:: INPUT RECORDS

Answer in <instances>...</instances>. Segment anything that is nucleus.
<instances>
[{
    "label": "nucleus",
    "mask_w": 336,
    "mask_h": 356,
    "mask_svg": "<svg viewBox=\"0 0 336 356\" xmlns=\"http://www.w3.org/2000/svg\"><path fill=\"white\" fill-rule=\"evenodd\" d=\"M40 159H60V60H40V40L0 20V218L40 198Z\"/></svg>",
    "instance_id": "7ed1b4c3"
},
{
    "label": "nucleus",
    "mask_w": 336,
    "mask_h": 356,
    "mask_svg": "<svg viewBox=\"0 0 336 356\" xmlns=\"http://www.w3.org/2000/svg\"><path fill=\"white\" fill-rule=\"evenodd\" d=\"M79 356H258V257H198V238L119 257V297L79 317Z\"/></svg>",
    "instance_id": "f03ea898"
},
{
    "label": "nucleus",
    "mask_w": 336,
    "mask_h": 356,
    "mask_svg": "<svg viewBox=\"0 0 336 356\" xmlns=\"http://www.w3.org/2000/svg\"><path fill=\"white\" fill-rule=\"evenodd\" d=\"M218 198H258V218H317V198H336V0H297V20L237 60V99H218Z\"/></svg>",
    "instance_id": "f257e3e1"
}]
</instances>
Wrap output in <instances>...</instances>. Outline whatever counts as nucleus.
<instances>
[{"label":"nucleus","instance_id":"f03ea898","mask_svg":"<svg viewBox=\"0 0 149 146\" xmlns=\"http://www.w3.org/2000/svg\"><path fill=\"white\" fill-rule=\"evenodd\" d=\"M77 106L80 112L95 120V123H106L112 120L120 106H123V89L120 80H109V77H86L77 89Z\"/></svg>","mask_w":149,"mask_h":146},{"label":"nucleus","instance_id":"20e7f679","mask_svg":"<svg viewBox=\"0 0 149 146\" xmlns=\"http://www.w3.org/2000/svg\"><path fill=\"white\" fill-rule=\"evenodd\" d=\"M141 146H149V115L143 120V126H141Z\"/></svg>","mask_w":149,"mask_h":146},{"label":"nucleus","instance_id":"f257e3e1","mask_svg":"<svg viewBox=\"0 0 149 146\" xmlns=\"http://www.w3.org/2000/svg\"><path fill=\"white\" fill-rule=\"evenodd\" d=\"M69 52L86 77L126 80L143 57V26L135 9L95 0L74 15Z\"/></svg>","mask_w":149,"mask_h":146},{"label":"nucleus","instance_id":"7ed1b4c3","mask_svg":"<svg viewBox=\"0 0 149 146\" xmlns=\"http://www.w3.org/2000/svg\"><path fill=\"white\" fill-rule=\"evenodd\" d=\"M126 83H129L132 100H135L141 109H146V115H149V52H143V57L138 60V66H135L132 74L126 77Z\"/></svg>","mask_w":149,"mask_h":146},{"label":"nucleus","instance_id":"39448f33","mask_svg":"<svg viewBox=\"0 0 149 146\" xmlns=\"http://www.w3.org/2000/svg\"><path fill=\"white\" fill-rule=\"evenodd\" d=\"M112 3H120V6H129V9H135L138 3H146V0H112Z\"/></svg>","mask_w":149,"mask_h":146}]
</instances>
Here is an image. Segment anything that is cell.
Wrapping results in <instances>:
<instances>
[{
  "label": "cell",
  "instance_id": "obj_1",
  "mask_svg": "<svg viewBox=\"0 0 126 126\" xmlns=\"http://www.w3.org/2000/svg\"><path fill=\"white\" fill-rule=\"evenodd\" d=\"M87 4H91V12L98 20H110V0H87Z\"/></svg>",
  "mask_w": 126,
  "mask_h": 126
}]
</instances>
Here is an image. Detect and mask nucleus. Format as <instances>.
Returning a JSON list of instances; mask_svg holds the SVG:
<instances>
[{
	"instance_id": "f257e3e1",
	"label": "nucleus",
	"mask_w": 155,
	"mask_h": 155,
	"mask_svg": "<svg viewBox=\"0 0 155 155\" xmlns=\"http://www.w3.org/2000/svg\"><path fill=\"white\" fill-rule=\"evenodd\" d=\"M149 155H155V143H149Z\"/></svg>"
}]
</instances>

::::

▸ OBJECTIVE
How many lines of the listing above contain the string "image"? Treat uppercase and lowercase as different, and reply with the number alone.

▸ RESULT
2